• **YOUR ASSIGNMENT**: Begin your copy at the line holding "Imot.bg � ����������� 1" and end it at the last line of the listing. Keep every line exact and leave out the pictures.
GIVEN DATA START
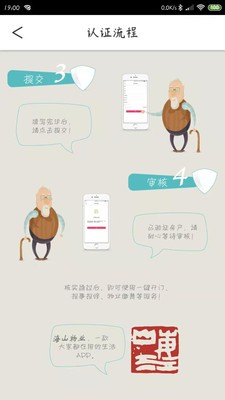 海山物业截图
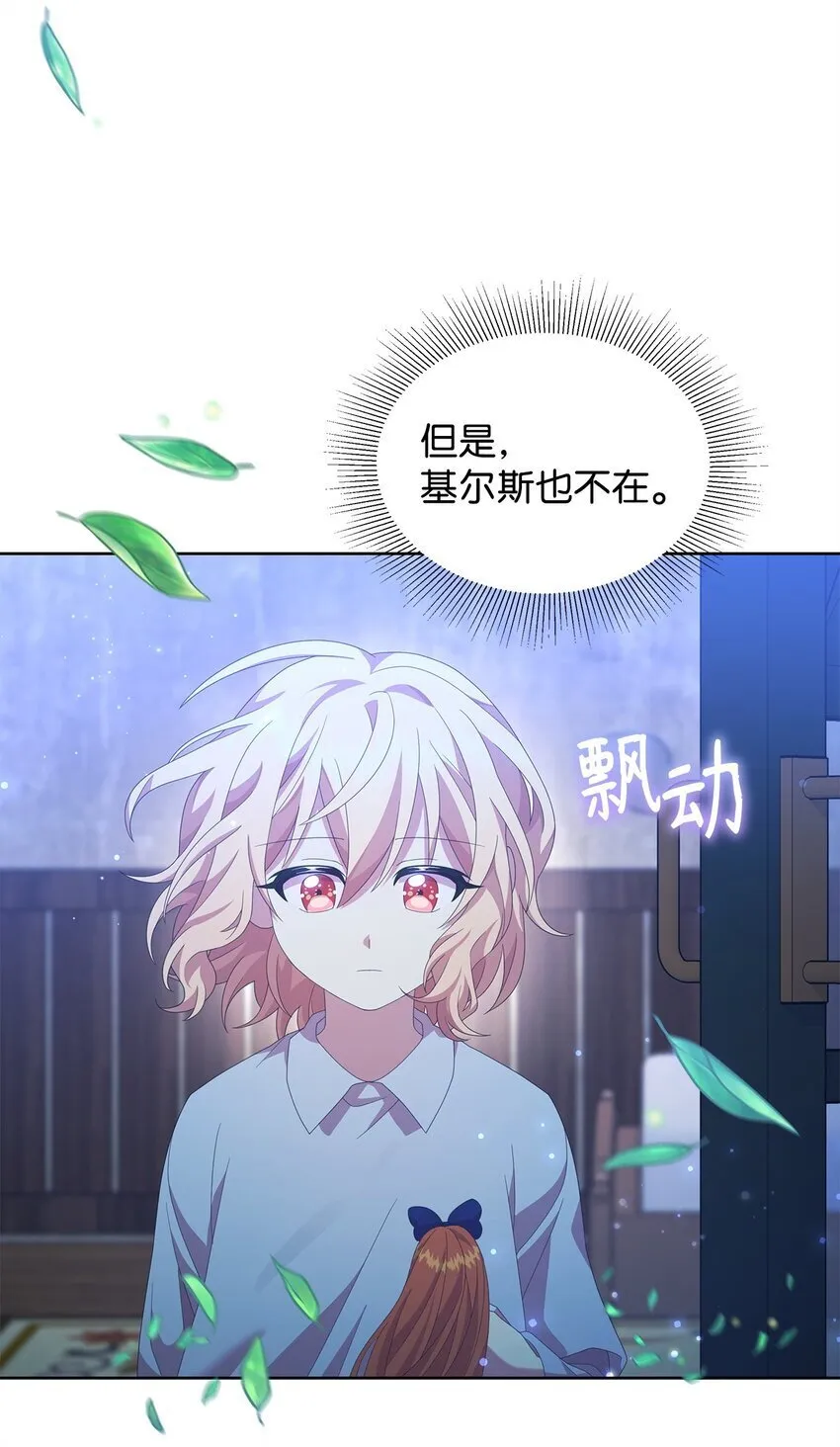 11 木屋 第71页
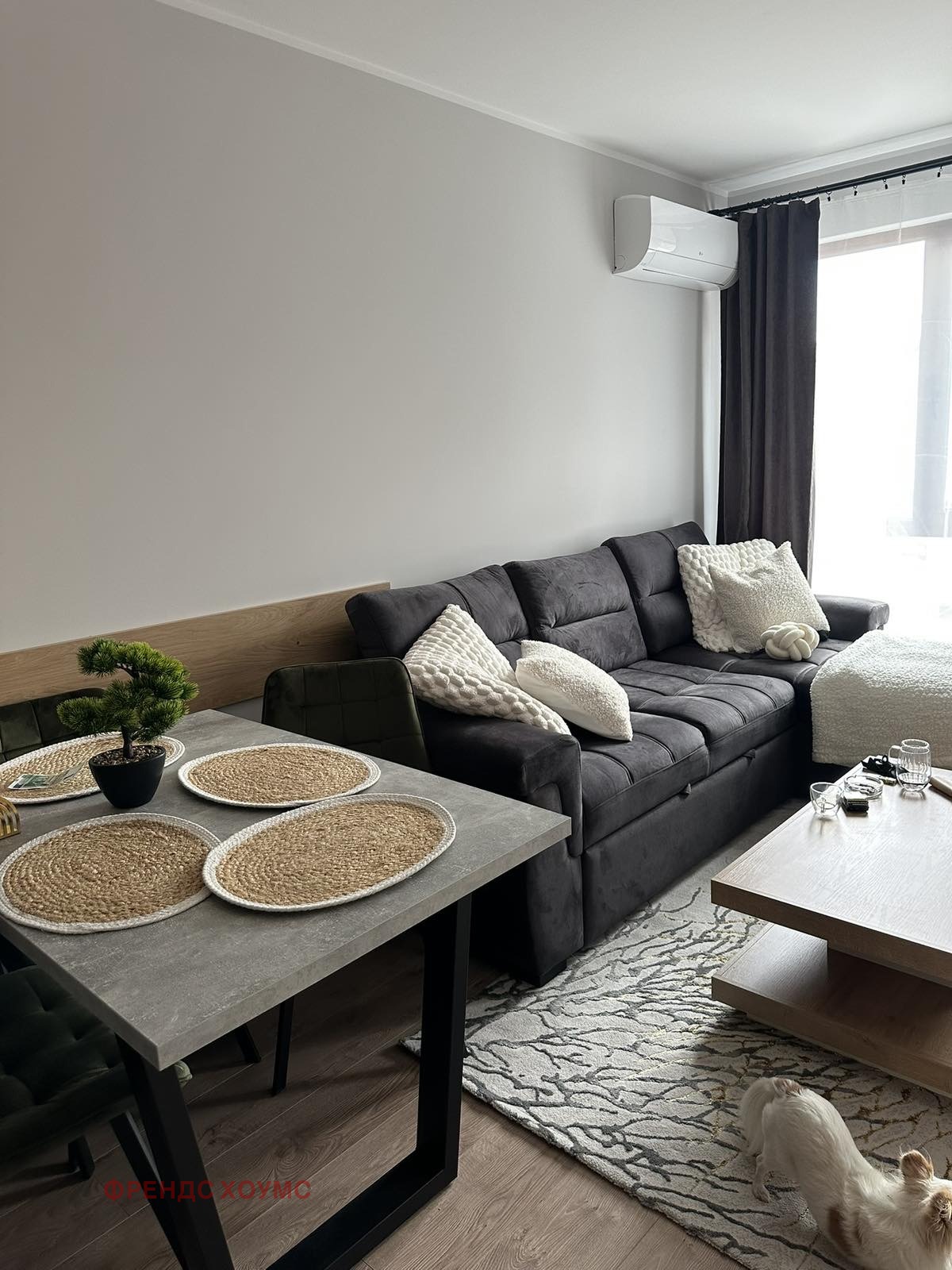 ������� 2-����� | Imot.bg � ����������� 1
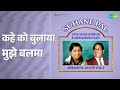 कहे को बुलाया मुझे बलमा Suhane Pal Lata Mangeshkar Mohammed Ra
GIVEN DATA END
• **ANSWER TO THIS EXERCISE**:
 ������� 2-����� | Imot.bg � ����������� 1
 कहे को बुलाया मुझे बलमा Suhane Pal Lata Mangeshkar Mohammed Ra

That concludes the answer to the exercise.